You are not entitled to one penny of anyone’s earnings or savings but your own, you can try to justify your merciless pursuit of every penny that is earned by people who already shoulder ALL the tax burden for everyone any way you like but you will still be advocating theft at gunpoint from the innocent to reward the lowest of the low.

Give away all your stuff to people who spit in your face and demonize you if you truly believe your propaganda, but we both know that in your world “fairness” only applies to others peoples property don’t we?


#8

My analogy did not include “selling” my vegetables, my analogy was eating my own vegetables.

You changed it because your position is indefensible.


#9

[quote=“RET423, post:4, topic:36480”]
I am defending the long term capital gains tax rate and the ability to amortize income and expenses over 5 or 7 years instead of treating all income and expenses as current year conditions.

You are condemning the lower rate for long term capital gains than short term capital gains AND the ability to amortize income over a predetermined span of time.

And Long Term Capital Gains is not “Narrowly Defined”, any Capital Gain that is realized on an investment that you have held for longer than 1 year can be entered on your tax return as a “Long Term” Capital Gain. I do this every year, don’t tell me I don’t know what I have to pay for long and short term capital gains.

And of course there are tax laws that are “only limited to investors”, there are also tax laws that are “only limited to trucking companies” and laws “only limited to restaurant” and every other damn thing that exists on the planet.
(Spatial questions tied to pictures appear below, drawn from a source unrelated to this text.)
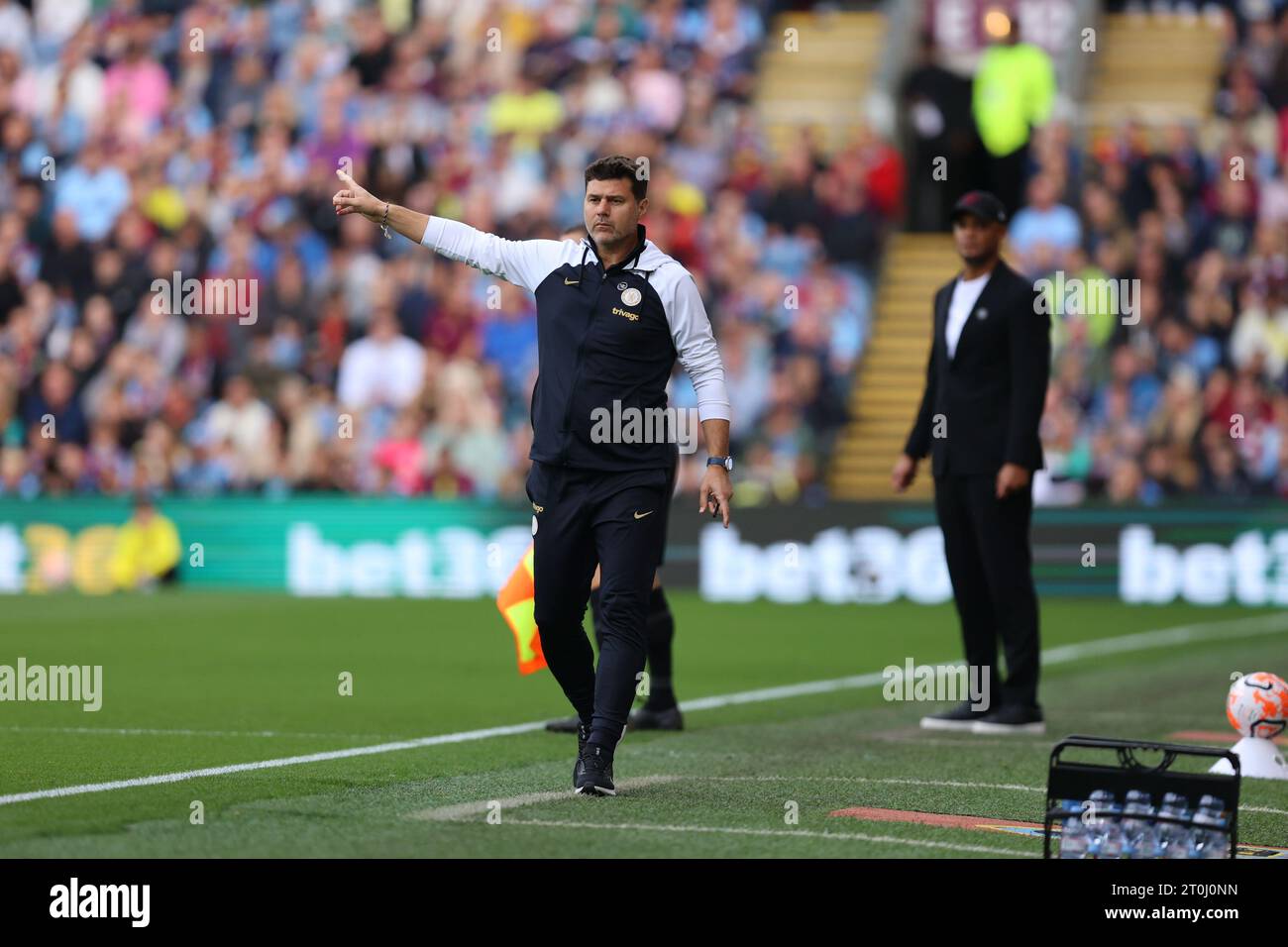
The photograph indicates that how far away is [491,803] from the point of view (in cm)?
803

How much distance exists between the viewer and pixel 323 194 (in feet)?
84.0

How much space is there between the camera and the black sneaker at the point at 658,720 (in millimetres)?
11133

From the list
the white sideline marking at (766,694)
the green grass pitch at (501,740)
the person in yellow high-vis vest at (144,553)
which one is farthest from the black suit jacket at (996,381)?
the person in yellow high-vis vest at (144,553)

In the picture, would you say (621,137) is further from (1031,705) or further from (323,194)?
(1031,705)

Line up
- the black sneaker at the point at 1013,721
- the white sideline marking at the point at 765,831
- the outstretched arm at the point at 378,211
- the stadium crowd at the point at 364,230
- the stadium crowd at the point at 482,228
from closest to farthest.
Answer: the white sideline marking at the point at 765,831
the outstretched arm at the point at 378,211
the black sneaker at the point at 1013,721
the stadium crowd at the point at 482,228
the stadium crowd at the point at 364,230

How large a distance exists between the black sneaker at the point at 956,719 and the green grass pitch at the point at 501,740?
4.8 inches

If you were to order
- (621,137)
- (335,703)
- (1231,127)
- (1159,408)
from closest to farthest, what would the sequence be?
(335,703)
(1159,408)
(1231,127)
(621,137)

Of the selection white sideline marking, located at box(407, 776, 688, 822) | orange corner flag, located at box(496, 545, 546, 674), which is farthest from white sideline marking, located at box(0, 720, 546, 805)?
white sideline marking, located at box(407, 776, 688, 822)

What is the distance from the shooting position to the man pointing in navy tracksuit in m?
8.40

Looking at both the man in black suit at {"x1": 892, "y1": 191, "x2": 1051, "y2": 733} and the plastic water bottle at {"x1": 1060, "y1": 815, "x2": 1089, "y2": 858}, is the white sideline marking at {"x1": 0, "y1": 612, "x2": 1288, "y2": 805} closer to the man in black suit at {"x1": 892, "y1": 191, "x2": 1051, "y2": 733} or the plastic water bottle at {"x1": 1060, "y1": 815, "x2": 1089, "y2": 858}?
the man in black suit at {"x1": 892, "y1": 191, "x2": 1051, "y2": 733}

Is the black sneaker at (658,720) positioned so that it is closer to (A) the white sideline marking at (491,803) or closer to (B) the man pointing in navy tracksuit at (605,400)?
(A) the white sideline marking at (491,803)

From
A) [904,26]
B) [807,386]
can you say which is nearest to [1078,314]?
[807,386]

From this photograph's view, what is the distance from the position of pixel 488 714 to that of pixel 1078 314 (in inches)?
479

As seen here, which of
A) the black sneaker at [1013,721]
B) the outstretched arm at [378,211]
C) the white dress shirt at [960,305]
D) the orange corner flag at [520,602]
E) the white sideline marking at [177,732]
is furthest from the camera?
the white dress shirt at [960,305]
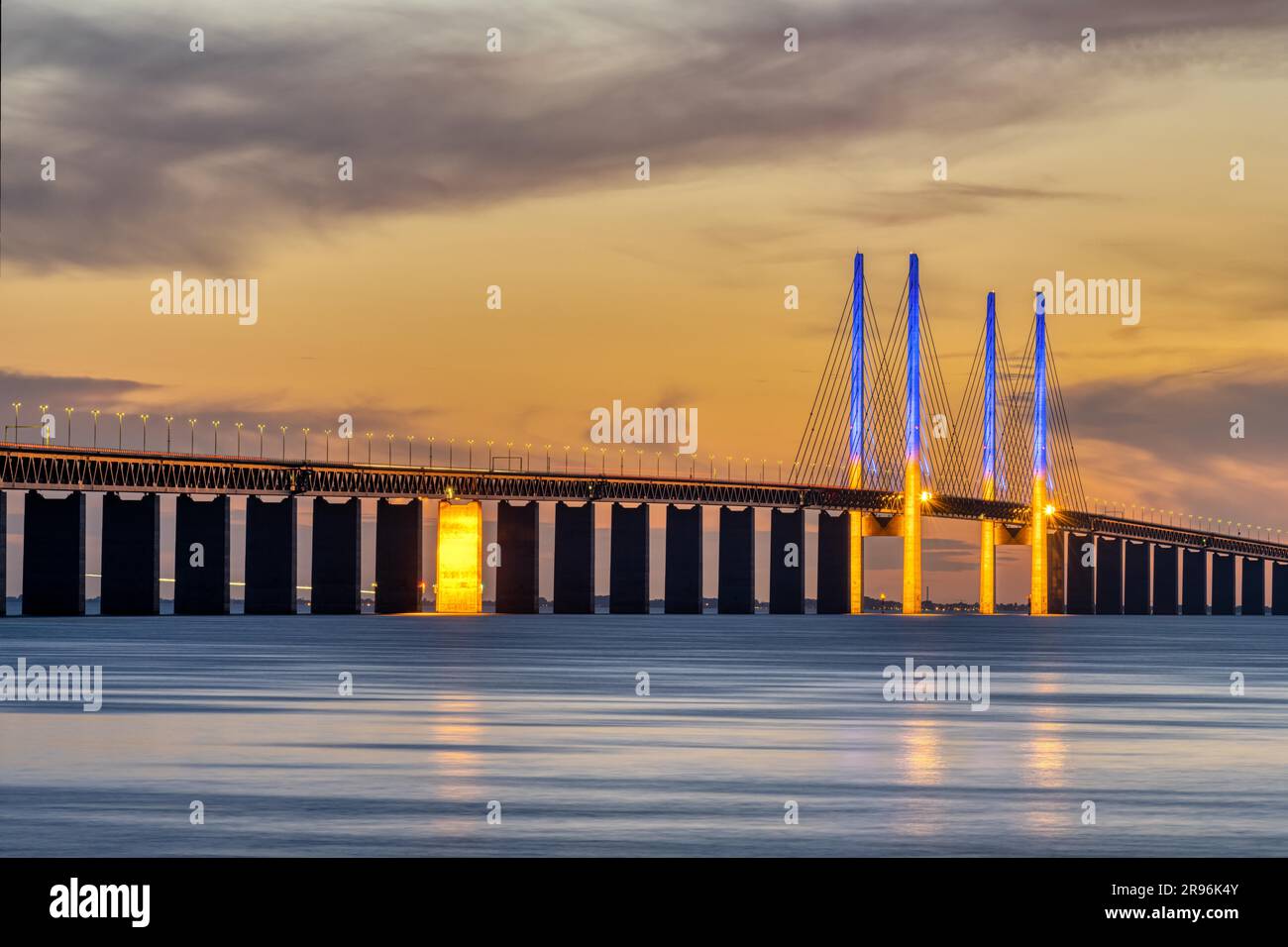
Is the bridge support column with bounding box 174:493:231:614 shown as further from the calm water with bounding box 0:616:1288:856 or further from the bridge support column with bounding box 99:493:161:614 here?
the calm water with bounding box 0:616:1288:856

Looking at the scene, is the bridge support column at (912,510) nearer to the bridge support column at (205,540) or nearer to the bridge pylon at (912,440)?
the bridge pylon at (912,440)

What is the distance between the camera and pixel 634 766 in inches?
1352

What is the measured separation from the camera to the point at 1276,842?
24.8 meters

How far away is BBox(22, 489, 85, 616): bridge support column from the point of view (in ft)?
568

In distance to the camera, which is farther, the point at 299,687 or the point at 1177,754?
the point at 299,687

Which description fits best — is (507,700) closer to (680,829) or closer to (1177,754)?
(1177,754)

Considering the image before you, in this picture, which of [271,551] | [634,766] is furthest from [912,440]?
[634,766]

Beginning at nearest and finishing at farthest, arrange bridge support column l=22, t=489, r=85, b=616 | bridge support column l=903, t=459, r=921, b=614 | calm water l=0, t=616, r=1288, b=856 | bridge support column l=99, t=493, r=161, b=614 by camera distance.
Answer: calm water l=0, t=616, r=1288, b=856 → bridge support column l=22, t=489, r=85, b=616 → bridge support column l=99, t=493, r=161, b=614 → bridge support column l=903, t=459, r=921, b=614

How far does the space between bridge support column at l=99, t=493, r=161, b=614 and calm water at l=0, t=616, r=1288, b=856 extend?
110621 millimetres

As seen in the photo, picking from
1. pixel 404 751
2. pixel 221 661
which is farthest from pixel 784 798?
pixel 221 661

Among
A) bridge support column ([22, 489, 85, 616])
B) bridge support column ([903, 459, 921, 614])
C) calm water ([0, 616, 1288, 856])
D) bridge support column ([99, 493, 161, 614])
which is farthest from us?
bridge support column ([903, 459, 921, 614])

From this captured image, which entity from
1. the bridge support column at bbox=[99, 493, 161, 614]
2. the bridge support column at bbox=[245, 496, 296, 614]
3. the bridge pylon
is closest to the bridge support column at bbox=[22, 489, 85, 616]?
the bridge support column at bbox=[99, 493, 161, 614]

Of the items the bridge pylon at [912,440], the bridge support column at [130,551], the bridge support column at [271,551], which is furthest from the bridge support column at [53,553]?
the bridge pylon at [912,440]
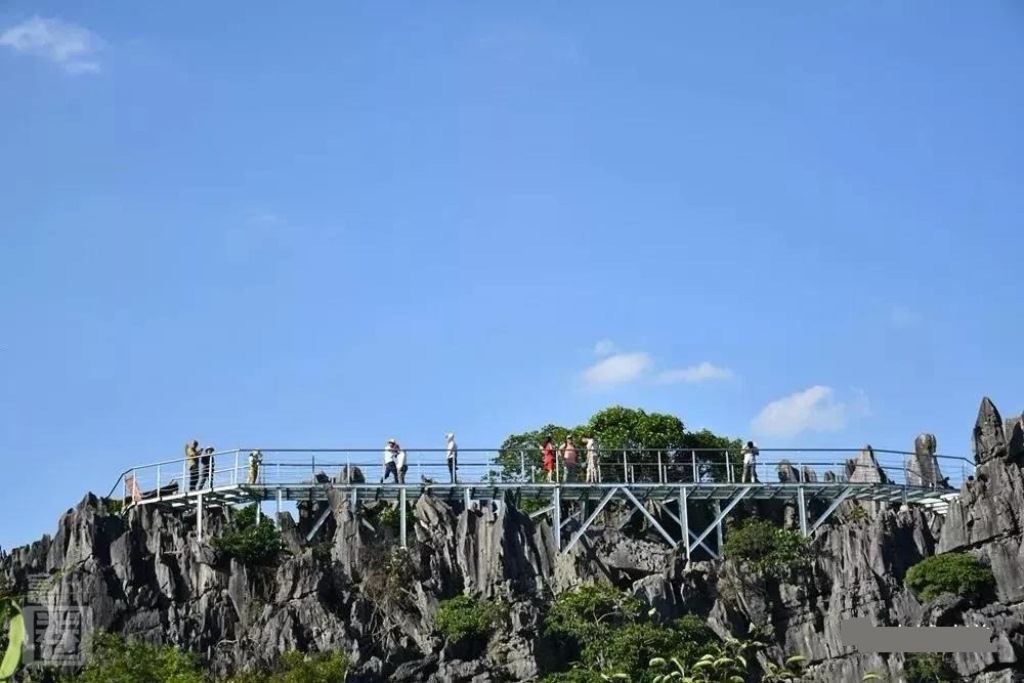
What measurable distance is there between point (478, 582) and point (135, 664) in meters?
9.64

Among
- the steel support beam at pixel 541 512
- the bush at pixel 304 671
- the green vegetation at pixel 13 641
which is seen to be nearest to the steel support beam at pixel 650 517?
the steel support beam at pixel 541 512

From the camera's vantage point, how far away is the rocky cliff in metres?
37.3

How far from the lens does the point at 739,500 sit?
148 ft

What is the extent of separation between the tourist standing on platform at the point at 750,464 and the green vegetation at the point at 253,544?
14.7 metres

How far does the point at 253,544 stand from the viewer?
133 ft

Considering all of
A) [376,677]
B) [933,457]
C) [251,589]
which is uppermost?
[933,457]

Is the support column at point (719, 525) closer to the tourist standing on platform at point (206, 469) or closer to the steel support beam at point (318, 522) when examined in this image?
the steel support beam at point (318, 522)

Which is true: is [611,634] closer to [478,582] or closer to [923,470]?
[478,582]

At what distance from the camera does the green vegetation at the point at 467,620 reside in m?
37.6

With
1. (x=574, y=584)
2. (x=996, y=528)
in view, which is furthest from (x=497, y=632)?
(x=996, y=528)

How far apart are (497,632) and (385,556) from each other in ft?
14.8

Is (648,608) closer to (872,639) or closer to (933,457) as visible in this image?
(872,639)

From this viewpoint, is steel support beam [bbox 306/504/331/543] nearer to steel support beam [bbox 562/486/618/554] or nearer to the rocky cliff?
the rocky cliff

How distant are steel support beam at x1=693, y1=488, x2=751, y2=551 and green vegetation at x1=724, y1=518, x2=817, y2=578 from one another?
102cm
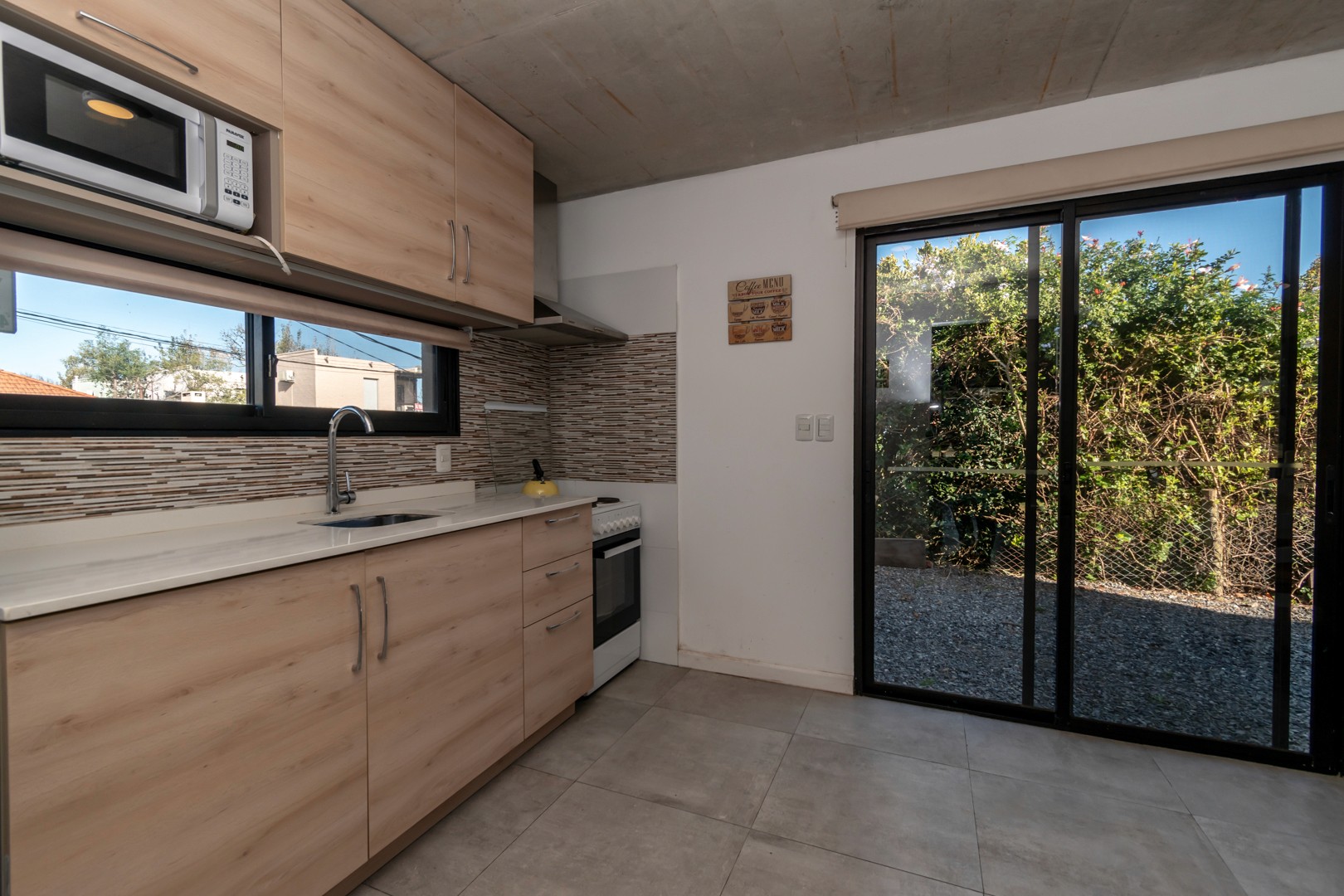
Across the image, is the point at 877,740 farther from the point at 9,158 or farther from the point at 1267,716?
the point at 9,158

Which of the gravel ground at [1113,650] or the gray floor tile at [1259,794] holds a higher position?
the gravel ground at [1113,650]

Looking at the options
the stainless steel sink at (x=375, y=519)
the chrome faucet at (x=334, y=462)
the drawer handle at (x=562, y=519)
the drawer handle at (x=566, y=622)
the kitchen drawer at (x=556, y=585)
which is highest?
the chrome faucet at (x=334, y=462)

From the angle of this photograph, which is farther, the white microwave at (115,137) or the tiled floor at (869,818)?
the tiled floor at (869,818)

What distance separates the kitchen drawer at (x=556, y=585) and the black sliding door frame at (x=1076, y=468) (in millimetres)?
1192

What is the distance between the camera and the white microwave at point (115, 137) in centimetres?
104

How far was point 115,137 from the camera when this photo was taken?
1177 millimetres

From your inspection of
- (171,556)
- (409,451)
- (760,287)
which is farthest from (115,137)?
(760,287)

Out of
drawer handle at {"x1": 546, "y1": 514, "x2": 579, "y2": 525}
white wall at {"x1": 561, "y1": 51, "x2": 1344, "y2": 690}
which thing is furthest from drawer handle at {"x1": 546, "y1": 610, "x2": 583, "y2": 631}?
white wall at {"x1": 561, "y1": 51, "x2": 1344, "y2": 690}

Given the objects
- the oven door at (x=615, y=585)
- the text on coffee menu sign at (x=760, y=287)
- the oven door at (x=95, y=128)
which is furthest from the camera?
the text on coffee menu sign at (x=760, y=287)

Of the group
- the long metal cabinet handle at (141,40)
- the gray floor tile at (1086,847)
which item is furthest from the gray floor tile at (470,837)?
the long metal cabinet handle at (141,40)

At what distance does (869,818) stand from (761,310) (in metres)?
2.01

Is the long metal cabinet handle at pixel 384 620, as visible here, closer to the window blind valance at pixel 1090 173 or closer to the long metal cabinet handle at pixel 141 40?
the long metal cabinet handle at pixel 141 40

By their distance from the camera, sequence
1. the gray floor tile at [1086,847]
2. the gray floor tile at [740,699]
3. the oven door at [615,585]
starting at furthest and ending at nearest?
the oven door at [615,585] < the gray floor tile at [740,699] < the gray floor tile at [1086,847]

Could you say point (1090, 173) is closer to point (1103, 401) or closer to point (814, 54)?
point (1103, 401)
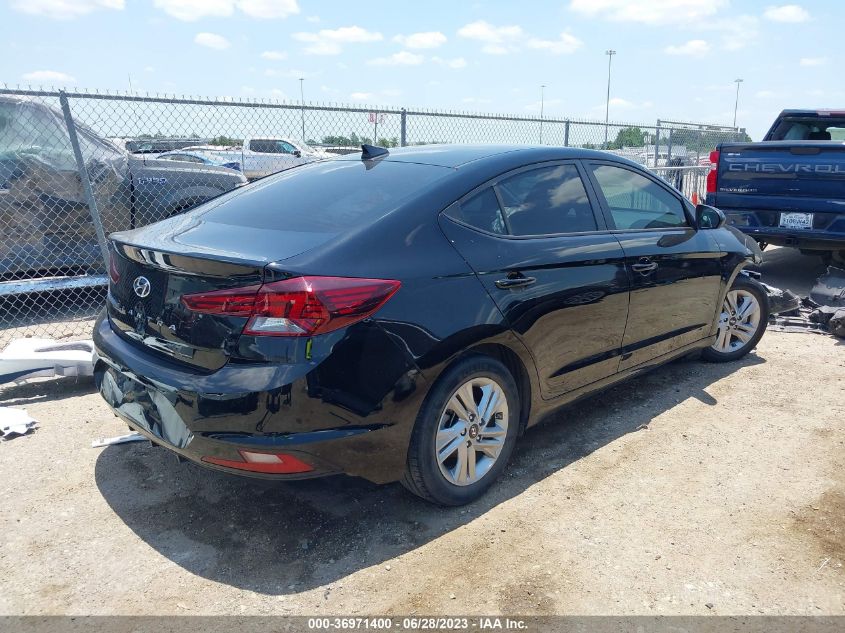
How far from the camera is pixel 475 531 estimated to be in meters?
3.03

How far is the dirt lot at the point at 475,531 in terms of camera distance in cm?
260

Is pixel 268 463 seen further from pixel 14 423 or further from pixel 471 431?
pixel 14 423

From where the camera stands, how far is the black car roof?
347 centimetres

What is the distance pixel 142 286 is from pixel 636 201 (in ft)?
9.84

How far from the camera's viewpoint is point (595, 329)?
3709 mm

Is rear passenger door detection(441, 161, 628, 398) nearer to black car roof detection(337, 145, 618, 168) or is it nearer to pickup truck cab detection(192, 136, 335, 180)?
black car roof detection(337, 145, 618, 168)

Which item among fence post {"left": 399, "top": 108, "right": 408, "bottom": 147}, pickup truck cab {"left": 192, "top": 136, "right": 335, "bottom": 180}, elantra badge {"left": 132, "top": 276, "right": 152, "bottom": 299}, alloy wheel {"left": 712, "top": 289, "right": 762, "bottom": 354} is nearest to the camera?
elantra badge {"left": 132, "top": 276, "right": 152, "bottom": 299}

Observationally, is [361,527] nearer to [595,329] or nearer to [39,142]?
[595,329]

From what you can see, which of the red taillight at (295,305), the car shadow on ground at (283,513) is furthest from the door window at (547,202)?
the car shadow on ground at (283,513)

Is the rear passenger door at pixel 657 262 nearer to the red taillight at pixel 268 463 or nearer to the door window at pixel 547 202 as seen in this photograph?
the door window at pixel 547 202

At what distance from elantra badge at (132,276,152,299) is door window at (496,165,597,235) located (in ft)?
5.58

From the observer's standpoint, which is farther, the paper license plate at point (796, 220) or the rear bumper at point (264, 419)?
the paper license plate at point (796, 220)

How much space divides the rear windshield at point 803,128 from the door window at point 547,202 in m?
5.93

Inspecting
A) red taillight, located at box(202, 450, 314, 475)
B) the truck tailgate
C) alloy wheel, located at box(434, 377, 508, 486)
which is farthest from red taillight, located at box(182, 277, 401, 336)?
the truck tailgate
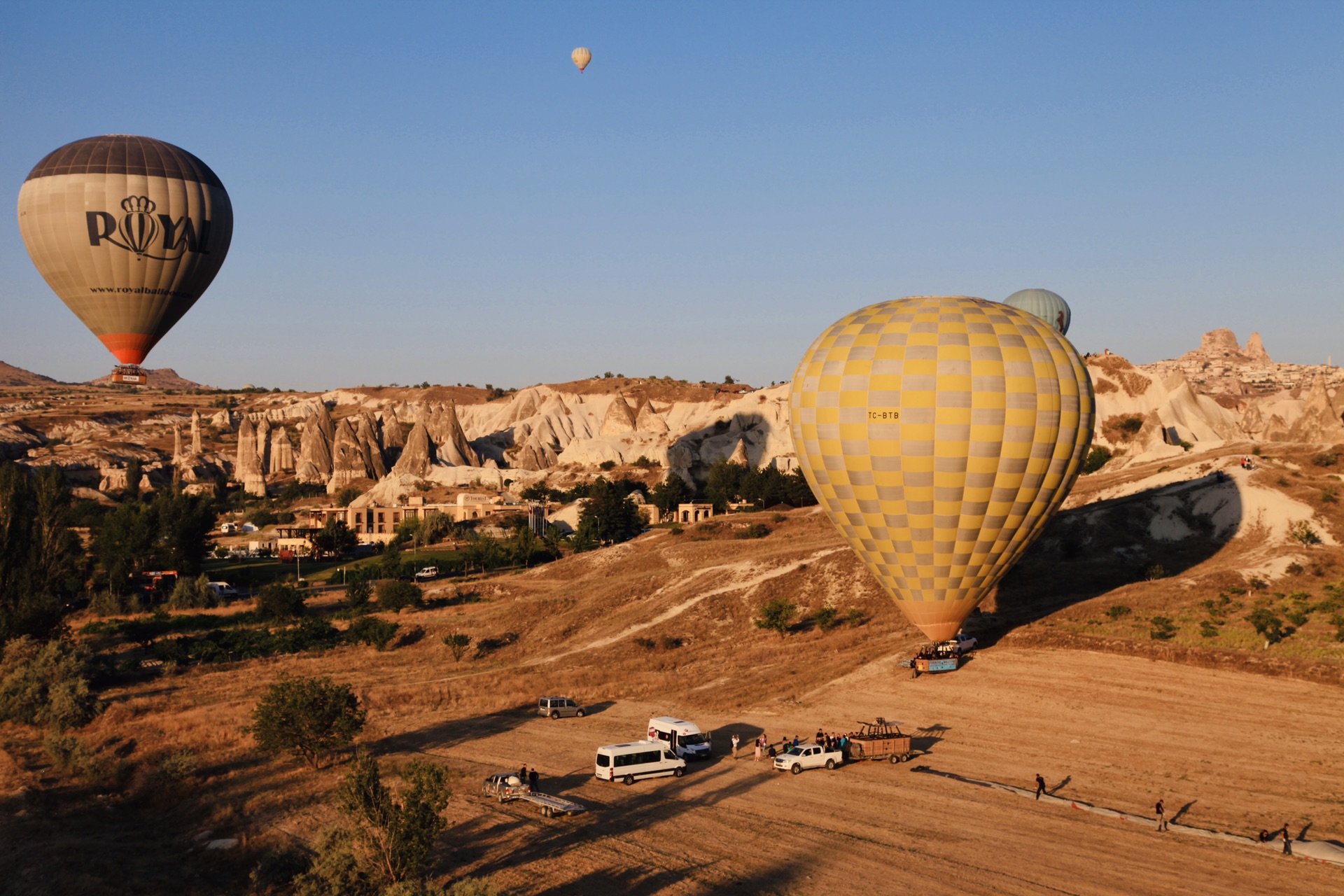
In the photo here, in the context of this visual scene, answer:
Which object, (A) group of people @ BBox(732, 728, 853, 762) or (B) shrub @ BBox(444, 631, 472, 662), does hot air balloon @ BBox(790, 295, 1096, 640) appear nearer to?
(A) group of people @ BBox(732, 728, 853, 762)

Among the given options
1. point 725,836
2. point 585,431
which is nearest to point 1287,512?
point 725,836

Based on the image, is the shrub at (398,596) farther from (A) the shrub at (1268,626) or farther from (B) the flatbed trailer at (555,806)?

Our tax code is an immoral monstrosity of corruption that those like you use to convince the ignorant that the people who are paying** ALL THE TAXES** right now are not yet giving you enough money to be “fair”.

You are not entitled to one single penny of anyone’s earnings but your own, what you get now you steal and what you advocate for here is more stealing.

ALL Capital Gains whether long or short term are earned on dollars that have ALREADY BEEN TAXED , taxing them again at any rate is like paying sales tax to buy seeds and then being taxed again every time you eat something out of your garden.
[/quote]For some reason, I am inclined to believe your end of this argument. :wink:


#10

[quote=“JStang, post:9, topic:36480”]
For some reason, I am inclined to believe your end of this argument. :wink:
[/quote]Ditto


#11

RET423, I did not rewrite your analogy. I continued it by speculating as to “if”.
I’m not at fault for your unwillingness to or inability to contemplate and deal with "If”.

Regarding your analogy, no one’s taxing you for eating from your garden.

Respectfully, Supposn


#12

No but you want to, that is exactly what you are arguing for in this thread.